### [Texte fourni]
━━━━━━━━━━

Ces mots traduisent notre mission à Marrakech. Déchaussez-vous, allez prudemment vers l’autre. Nous rencontrons des personnes qui ont perdu non seulement une maison, mais aussi des enfants, des parents… c’est une terre sacrée car c’est là que se trouve le Seigneur. Il faut entrer tranquillement, petit à petit, sans bousculer, pour ne pas faire plus de dégâts. Il n’y a pas grand-chose à faire, mais nous essayons de rendre leur quotidien plus supportable. Accompagner, être présent, embrasser.
En septembre, le tremblement de terre qui a frappé une partie du Maroc nous a incitées à apporter notre soutien au travail déjà entamé par l’Église de Marrakech. Les Filles de la Charité sont au service de nos frères et sœurs marocains depuis de nombreuses années et nous nous sommes sentis très solidaires de cette catastrophe. La Compagnie a réagi rapidement et, avec le soutien de toutes les Visitatrices d’Espagne et du Conseiller général, une Communauté interprovinciale itinérante d’urgence a été formée, composée de sœurs des Communautés de Melilla, Nador et Temara. Au lendemain du tremblement de terre, la Communauté de Temara est allée voir les besoins les plus urgents et comment les sœurs pouvaient aider. Le 29 septembre, soit 20 jours après le tremblement de terre, le premier groupe de sœurs de la Communauté interprovinciale est arrivé.
Les débuts sont les plus compliqués mais aussi les plus intéressants parce qu’ils impliquent de voir et de découvrir. La première chose que nous avons faite a été de connaître ce que faisait déjà la Caritas de Marrakech et de collaborer avec elle. Nous avons rencontré un groupe de bénévoles qui s’occupait de trier les dons qui arrivaient : vêtements, médicaments, nourriture… Un autre groupe emmenait les choses à la montagne, nous avons commencé à nous inscrire dans cette dynamique afin de connaître les lieux. Différents groupes se sont formés au sein de Caritas Sismic : logistique, construction de logements préfabriqués, accompagnement des malades… On nous a demandé de nous joindre à ce dernier, même si chaque jour nous répondons aussi aux nombreux besoins divers.
Le problème de ce tremblement de terre est qu’il n’a pas eu lieu à un endroit précis, il a touché de nombreux villages et villes sur les montagnes de Marrakech, il y a donc beaucoup de dispersion. Il est impossible d’atteindre tous les endroits, mais nous découvrons de plus en plus de zones qui ont besoin d’aide. Il y a 20 familles ici, 50 là, 80 ailleurs… et plus on monte dans la montagne, plus le village est isolé, moins l’aide arrive. Les habitants des lieux que nous visitons nous signalent d’autres villages qu’ils connaissent par leurs proches et qui n’ont pas reçu d’aide. Nous leur demandons de nous accompagner et nous découvrons de nouveaux lieux de mission. Une fois sur place, nous constatons les différents besoins. Parfois, nous arrivons dans des endroits où il n’y a pas de toilettes portables. Nous en discutons lors des réunions de l’équipe Caritas et nous essayons de fournir ces toilettes… Nous rencontrons des malades, des personnes qui ont besoin de nourriture, des personnes qui n’ont pas de couvertures…
Tous les jours, nous gravissons les montagnes, sauf le dimanche. Notre randonnée quotidienne nous permet de rencontrer de nouvelles situations et d’accompagner celles que nous connaissions déjà. Le village le plus proche est à une heure de route de Marrakech et le plus éloigné à trois heures. Dans les semaines qui ont suivi le tremblement de terre, beaucoup d’organisations et d’associations humanitaires sont venues apporter leur aide, mais au fil du temps, elles s’en vont. Les gens disent que nous sommes parmi les rares à rester avec eux.

━━━━━━━━━━

### [Données affichées]
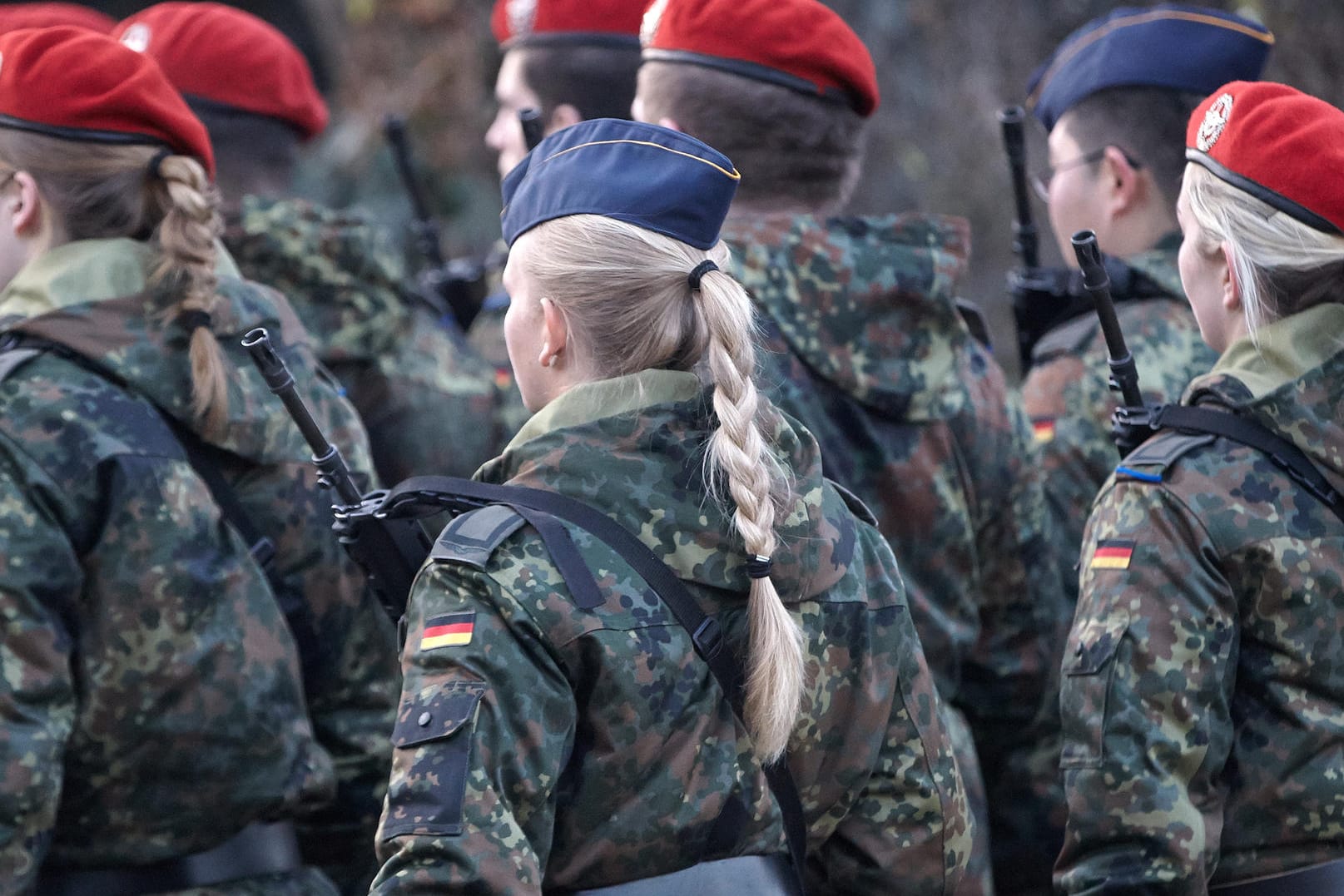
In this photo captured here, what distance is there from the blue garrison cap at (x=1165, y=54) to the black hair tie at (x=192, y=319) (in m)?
2.10

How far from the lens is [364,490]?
3.03 m

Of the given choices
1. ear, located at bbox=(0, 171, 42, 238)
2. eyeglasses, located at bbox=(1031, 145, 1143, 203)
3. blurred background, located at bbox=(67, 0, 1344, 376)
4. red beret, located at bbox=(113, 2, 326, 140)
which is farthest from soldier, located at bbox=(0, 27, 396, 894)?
blurred background, located at bbox=(67, 0, 1344, 376)

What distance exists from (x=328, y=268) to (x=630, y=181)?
6.27ft

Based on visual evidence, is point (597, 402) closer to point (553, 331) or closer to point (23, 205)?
point (553, 331)

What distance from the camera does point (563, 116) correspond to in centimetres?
393

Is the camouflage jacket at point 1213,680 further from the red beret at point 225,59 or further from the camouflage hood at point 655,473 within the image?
the red beret at point 225,59

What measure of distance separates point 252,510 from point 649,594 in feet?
3.55

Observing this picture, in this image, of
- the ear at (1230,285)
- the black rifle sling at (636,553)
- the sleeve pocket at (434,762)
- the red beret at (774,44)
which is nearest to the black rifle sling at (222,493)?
the black rifle sling at (636,553)

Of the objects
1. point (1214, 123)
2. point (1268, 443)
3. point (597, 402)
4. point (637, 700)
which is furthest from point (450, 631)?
point (1214, 123)

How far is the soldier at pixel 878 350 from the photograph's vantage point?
9.62 ft

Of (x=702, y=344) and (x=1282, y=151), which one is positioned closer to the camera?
(x=702, y=344)

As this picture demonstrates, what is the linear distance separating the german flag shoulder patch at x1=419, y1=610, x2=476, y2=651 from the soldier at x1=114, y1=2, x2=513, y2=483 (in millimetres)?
2001

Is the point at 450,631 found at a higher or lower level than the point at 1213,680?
higher

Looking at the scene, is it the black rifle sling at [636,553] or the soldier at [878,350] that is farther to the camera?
the soldier at [878,350]
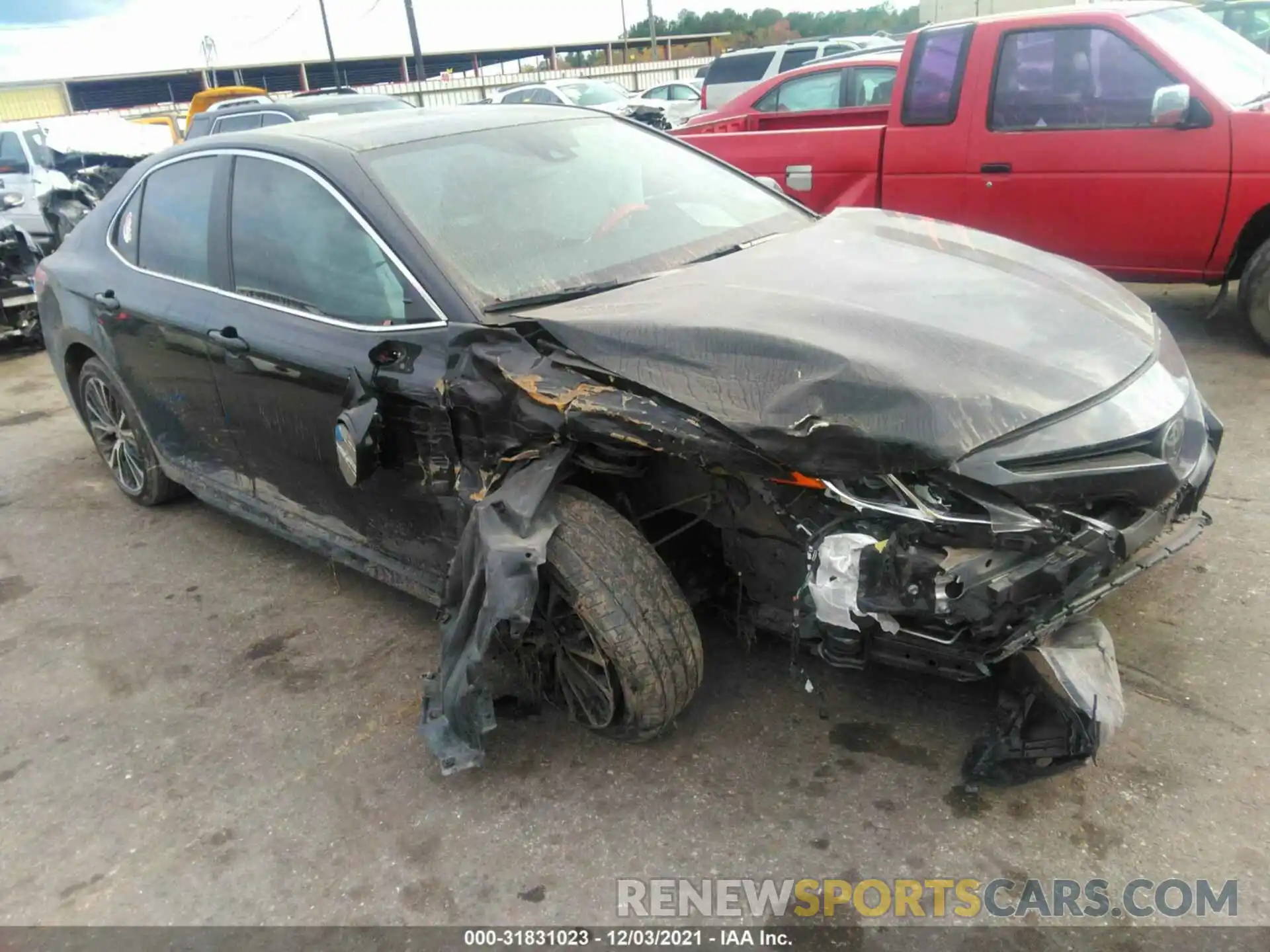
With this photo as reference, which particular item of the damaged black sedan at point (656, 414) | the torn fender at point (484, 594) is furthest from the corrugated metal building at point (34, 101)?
the torn fender at point (484, 594)

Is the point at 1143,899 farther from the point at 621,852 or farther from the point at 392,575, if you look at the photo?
the point at 392,575

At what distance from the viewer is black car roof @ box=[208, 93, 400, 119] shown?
11086 mm

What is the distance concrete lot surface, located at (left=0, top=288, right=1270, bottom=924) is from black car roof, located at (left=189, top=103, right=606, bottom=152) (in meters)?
1.71

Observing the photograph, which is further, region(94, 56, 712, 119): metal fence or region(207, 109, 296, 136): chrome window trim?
region(94, 56, 712, 119): metal fence

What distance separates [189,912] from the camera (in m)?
2.40

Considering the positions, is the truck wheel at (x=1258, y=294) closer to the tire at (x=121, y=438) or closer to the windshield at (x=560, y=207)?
the windshield at (x=560, y=207)

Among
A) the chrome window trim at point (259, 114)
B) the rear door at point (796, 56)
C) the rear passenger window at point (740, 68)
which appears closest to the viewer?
the chrome window trim at point (259, 114)

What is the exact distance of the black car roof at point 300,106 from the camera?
11086mm

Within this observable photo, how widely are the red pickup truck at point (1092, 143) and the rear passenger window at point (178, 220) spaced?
395 centimetres

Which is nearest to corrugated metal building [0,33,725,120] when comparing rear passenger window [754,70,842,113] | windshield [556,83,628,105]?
windshield [556,83,628,105]

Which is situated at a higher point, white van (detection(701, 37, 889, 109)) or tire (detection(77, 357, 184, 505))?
white van (detection(701, 37, 889, 109))

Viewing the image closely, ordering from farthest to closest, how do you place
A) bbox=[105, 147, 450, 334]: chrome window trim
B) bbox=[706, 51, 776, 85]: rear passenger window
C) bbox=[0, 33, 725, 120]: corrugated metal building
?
1. bbox=[0, 33, 725, 120]: corrugated metal building
2. bbox=[706, 51, 776, 85]: rear passenger window
3. bbox=[105, 147, 450, 334]: chrome window trim

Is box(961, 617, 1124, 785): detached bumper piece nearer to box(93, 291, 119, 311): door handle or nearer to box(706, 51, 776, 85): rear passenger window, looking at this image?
box(93, 291, 119, 311): door handle

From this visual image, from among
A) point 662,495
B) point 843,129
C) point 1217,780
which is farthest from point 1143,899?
point 843,129
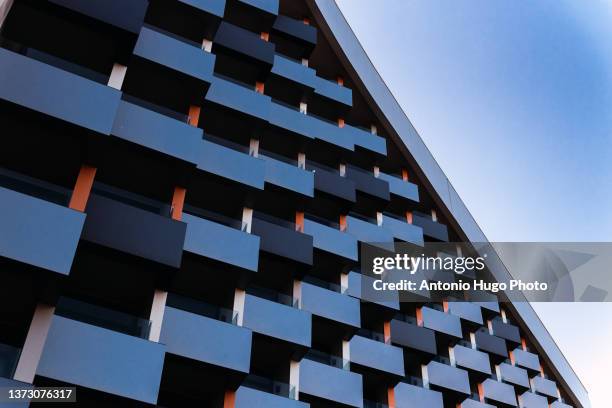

━━━━━━━━━━

### [Consignes]
(1) Selon le texte fourni, combien de jours après le tremblement de terre le premier groupe de sœurs de la Communauté interprovinciale est-il arrivé ?
(2) Dans le texte fourni, prenez le passage qui commence aux mots « Ces mots traduisent » et s'arrête après « être présent, embrasser. ». Recopiez-le en remplaçant « Seigneur » par « Dieu ».

### [Réponses]
(1) Il est arrivé 20 jours après le tremblement de terre, le 29 septembre.

(2)
Ces mots traduisent notre mission à Marrakech. Déchaussez-vous, allez prudemment vers l’autre. Nous rencontrons des personnes qui ont perdu non seulement une maison, mais aussi des enfants, des parents… c’est une terre sacrée car c’est là que se trouve le Dieu. Il faut entrer tranquillement, petit à petit, sans bousculer, pour ne pas faire plus de dégâts. Il n’y a pas grand-chose à faire, mais nous essayons de rendre leur quotidien plus supportable. Accompagner, être présent, embrasser.